··· Provided text
Friday, March 07, 2008

The Earth is Moving Beneath Western Washington

Washington State
An unfelt seismic event is taking place beneath western Washington. Earlier in the week, seismographs in the southern Hood Canal area began recording bursts of low-level shaking associated with what is called an episodic tremor-and-slip event. If this episode behaves true to form, the tremor will move north beneath the Olympic Mountains and across to Vancouver Island during the next two to three weeks. This the fifth so-called slow-slip event to be recorded since the phenomenon was discovered in 2002. Slow-slip events, or silent earthquakes, occur at a depth of about 25 miles and can last for several weeks. Though they are unfelt by humans, they can release as much energy as a large earthquake. Since they were first discovered in the Puget Sound region, such events have occurred regularly about every 14 months. The current slow-slip event was expected to start between mid-February and mid-April, and the first evidence that it had begun turned up on Sunday.
······
··· Available data
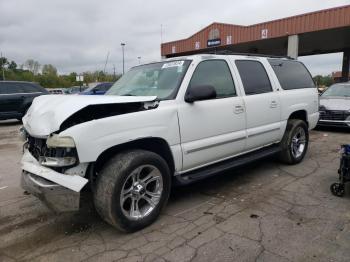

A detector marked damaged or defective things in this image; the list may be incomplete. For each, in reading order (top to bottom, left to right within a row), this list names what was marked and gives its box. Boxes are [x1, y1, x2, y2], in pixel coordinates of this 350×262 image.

damaged front bumper [21, 148, 89, 212]
cracked pavement [0, 119, 350, 260]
······
_Work item 1_
List every geographic place or region named in the main paragraph of the article about the western Washington slow-slip event.
_Work item 2_
According to the article about the western Washington slow-slip event, at roughly what depth do slow-slip events occur?
Rely only on the article about the western Washington slow-slip event.

_Task solution 1_
western Washington, the southern Hood Canal area, the Olympic Mountains, Vancouver Island, the Puget Sound region

_Task solution 2_
About 25 miles.